The setback to TransCanada's effort to secure approval to build a major new pipeline segment came less than a week after the U.S. State Dept. delayed, until after the November elections, its decision on construction permitting for the last leg of the Keystone XL system.

Construction trades and contractors were vexed, with about $5.4 billion in work at risk. But NEB's audit and U.S. Pipeline and Hazardous Material Safety Administration (PHMSA) records show construction problems throughout the supply chain, particularly in engineering and welding.

Most trouble spots concern welding and other construction inspections, says former TransCanada engineer Evan Vokes. PHMSA inspection reports from Keystone XL Gulf Coast—obtained by the Tar Sands Blockade Organization (TSBO) through a Freedom of Information Act request and shared with ENR—show an overall weld rejection rate of just over 12%. TSBO says that measurement is "un- acceptably high for any pipeline."

It's up to contractors to vet owners' specs and instructions against codes and regulations, says Warren Fraleigh, president of the Alberta Building and Trades Council. "We only provide contractors with the skilled personnel necessary to complete those jobs," he says.

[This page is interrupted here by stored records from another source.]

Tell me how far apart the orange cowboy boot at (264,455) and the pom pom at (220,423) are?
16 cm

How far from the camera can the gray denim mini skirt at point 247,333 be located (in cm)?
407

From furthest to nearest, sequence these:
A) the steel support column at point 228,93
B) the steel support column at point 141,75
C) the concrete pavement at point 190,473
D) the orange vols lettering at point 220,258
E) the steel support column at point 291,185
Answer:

The problem isn't the skilled personnel from the trades, Vokes says. Projects are successful "when you enable the trades to do their job, [but] nobody is taking accountability for engineering decisions," he says. "TransCanada cannot let its contractors self-inspect."

NEB found that TransCanada's required third-party inspection program was "non-compliant."

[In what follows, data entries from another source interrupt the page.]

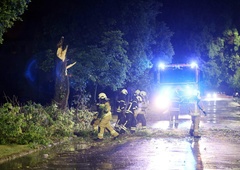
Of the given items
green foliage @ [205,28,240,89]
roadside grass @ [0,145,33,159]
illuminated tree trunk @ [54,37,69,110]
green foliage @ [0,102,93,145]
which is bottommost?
roadside grass @ [0,145,33,159]

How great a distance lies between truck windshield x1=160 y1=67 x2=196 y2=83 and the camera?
25.9 m

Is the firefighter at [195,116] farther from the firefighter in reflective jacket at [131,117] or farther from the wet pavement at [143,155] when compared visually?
the firefighter in reflective jacket at [131,117]

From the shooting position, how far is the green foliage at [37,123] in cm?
1278

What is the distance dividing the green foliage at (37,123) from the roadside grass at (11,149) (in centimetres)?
33

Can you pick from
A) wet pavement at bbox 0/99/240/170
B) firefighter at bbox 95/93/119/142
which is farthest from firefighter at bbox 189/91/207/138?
firefighter at bbox 95/93/119/142

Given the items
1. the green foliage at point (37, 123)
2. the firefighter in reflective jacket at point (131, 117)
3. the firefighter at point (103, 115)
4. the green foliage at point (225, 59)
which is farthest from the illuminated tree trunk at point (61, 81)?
the green foliage at point (225, 59)

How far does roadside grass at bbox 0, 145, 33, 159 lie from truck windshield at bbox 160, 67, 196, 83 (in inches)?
589

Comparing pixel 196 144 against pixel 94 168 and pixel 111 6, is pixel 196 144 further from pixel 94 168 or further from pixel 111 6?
pixel 111 6

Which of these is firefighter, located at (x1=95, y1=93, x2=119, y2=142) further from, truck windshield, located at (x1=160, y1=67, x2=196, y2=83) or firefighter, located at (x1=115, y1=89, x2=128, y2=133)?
truck windshield, located at (x1=160, y1=67, x2=196, y2=83)

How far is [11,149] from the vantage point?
11828 mm

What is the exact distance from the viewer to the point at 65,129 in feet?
50.1

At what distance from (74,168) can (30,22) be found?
52.9 ft

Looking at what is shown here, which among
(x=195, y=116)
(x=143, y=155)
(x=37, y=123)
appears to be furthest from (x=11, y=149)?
(x=195, y=116)

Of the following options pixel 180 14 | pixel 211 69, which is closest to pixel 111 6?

Davis Sheremeta, spokesman for TransCanada, counters, "With PHMSA, we voluntarily agreed to 57 safety conditions for the Gulf Coast and Keystone XL projects that have set a new bar for safety and the design for modern oil pipelines. … No other pipeline has all of these safety and operating conditions, including higher construction standards."

Sheremata says TransCanada's Keystone XL Gulf Coast investigative digs after inspections revealed dents that occurred during construction. Segments were replaced before product was introduced into the system. "Our construction-quality programs work," he says.